Obviously they didn't ask for permission when scraping all of libgen, reddit, all blog sites for FREE. When China pays for its use and does it I'm supposed to see it as some sort of problem?

Furthermore Chinese models getting better means we Americans might have the chance to use top tier AI without strict KYC built around it. Go Alibaba I say

thats brilliant - "we gonna take your job away from you, please start using our tools", "we stole the content to sell you, and now we are getting robbed, please feel sorry for us", what's next?

I fail to see what the difference between the distillation described in the article and the distillation described by Bartz vs Anthropic.

F Anthropic in the back port

I like Anthropic's models, use them regularly. However, it weighs on my mind that there is quite the irony of an LLM company complaining about someone stealing their stuff or using it in a way they don't like. The training data for these models is a massive gray area that they are hoping people seem to just forget about and move on.

That being all said, Anthropic seems to be a good company, I'd work for them, but they probably need to help themselves out of the spotlight. A little too much press coverage as of late.

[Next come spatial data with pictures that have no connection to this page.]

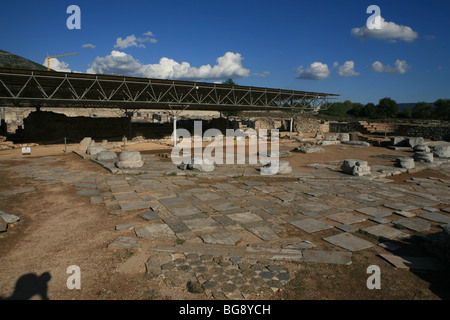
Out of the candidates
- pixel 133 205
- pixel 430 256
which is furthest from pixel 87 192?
pixel 430 256

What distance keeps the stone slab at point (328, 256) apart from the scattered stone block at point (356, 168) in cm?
689

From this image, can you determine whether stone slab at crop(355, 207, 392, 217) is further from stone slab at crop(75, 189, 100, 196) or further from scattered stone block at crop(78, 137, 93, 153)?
scattered stone block at crop(78, 137, 93, 153)

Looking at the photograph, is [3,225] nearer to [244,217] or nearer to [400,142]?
[244,217]

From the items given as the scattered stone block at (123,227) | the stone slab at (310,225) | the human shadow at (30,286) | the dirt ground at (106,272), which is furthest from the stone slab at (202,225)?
the human shadow at (30,286)

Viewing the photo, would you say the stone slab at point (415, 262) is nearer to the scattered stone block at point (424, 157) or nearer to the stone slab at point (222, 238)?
the stone slab at point (222, 238)

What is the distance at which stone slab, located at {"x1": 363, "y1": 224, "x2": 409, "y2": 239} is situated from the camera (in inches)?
207

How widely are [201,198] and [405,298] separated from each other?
5.14 meters

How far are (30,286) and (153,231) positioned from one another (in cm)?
215

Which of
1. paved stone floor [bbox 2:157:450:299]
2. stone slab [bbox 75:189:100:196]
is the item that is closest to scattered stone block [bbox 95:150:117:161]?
paved stone floor [bbox 2:157:450:299]

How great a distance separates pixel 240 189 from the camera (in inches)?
340

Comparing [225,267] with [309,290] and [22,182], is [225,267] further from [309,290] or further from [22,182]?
[22,182]

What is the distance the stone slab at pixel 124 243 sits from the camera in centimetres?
477

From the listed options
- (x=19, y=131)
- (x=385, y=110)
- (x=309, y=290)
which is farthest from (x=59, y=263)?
(x=385, y=110)
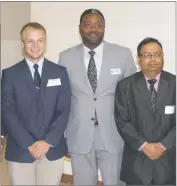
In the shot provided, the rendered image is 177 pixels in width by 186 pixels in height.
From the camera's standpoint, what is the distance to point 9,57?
3244mm

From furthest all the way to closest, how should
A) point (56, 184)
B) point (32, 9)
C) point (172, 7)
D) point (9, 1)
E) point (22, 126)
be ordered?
point (32, 9), point (172, 7), point (9, 1), point (56, 184), point (22, 126)

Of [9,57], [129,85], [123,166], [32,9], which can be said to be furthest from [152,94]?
[32,9]

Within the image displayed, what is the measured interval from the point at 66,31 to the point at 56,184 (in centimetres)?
189

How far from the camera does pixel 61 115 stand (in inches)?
92.6

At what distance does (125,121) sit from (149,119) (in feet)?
0.62

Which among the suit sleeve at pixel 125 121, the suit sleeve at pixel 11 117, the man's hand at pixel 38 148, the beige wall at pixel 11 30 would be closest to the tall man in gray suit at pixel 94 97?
the suit sleeve at pixel 125 121

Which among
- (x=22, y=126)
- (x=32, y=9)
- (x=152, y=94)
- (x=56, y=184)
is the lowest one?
(x=56, y=184)

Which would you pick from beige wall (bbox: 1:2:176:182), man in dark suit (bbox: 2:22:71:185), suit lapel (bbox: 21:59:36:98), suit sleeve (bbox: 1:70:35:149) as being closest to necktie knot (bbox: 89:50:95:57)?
man in dark suit (bbox: 2:22:71:185)

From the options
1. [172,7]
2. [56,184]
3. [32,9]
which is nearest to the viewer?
[56,184]

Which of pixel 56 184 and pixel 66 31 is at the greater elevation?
pixel 66 31

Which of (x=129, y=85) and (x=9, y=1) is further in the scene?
(x=9, y=1)

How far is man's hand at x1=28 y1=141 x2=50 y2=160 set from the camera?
2283mm

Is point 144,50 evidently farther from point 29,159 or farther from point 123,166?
point 29,159

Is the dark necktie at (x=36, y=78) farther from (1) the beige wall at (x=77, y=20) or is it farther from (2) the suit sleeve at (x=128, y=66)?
(1) the beige wall at (x=77, y=20)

I am not sure how it's OK for Anthropic to basically ignore copyright to train frontier models (using work owned by others without permission) while simultaneously claiming Chinese AI companies doing the same to them is illegal.

Thieves whining about thieves. They'll have to excuse me for having exactly zero sympathy.

"It [Anthropic] said DeepSeek's operation involved over 150,000 exchanges". In my humble opinion, a mere 150k exchange for an LLM could only be a benchmarking and not a distillation! I think the US companies should accept that after decades they have rivals surpassing them, just like they did Europeans almost a century ago.

I'll just leave it here: "Anthropic's downloading of over seven million books from pirate sites like LibGen constituted infringement, the judge ruled, rejecting Anthropic's "research purpose" defense: "You can't just bless yourself by saying I have a research purpose and, therefore, go and take any textbook you want."

https://www.joneswalker.com/en/insights/blogs/ai-law-blog/wh...

They trained their AI on their AI. Anthropic trained their AI on a bunch of copyright-protected works. Sucks to suck, Dario!

And all those reports of Claude when asked without a system prompt what its name was in Chinese it often would say Qwen or Deepseek, etc. I'd love Anthropic to say they aren't distilling and taking from every model out there, because I'm sure they are. As my mom would say, "the pot calling the kettle black." At least Alibaba and other Chinese companies are giving back to the AI community with detailed scientific papers on how their systems work and releasing open-weight or opensource models. I believe Anthropic has released nothing, and given that they had originally configured Fable to sabotage ML related work because only they can be trusted to do it safely, is just anti-science and anti-aligned with what I would consider good human values. They are way too sanctimonious and I don't trust them at all.

It sounds like Anthropic is eagerly trying to show to USG that they are willing to heavily monitor ‘foreign adversaries’ on their platforms.

This combined with no implementation of KYC makes it seem like they want to find a middle ground with Fable where its off of export controls but they promise to prevent China and specific others from using.

So said the guys who "extracted" knowledge from all pirated books

If you have openrouter do this little experiment: Go to https://openrouter.ai/chat. Select a few models, but customize them to have an empty system prompt.

Then ask: "你是什么模型?" ("What model are you?" in Mandarin).

My result after trying only three times: Sonnet 4.6 says it's DeepSeek, while Opus 4.8 says it's Qwen. The second time around Sonnet said it was Anthropic Claude.

Are Chinese companies currently complaining about Anthropic distilling their models?

AI companies stole the internet.

They should collaborate and come up with ways to give back to society rather than competing and complaing.

Thieves can't complaint about what they stole.

Pretty much objectively puts you/your company in disadvantage if you’re not using frontier models.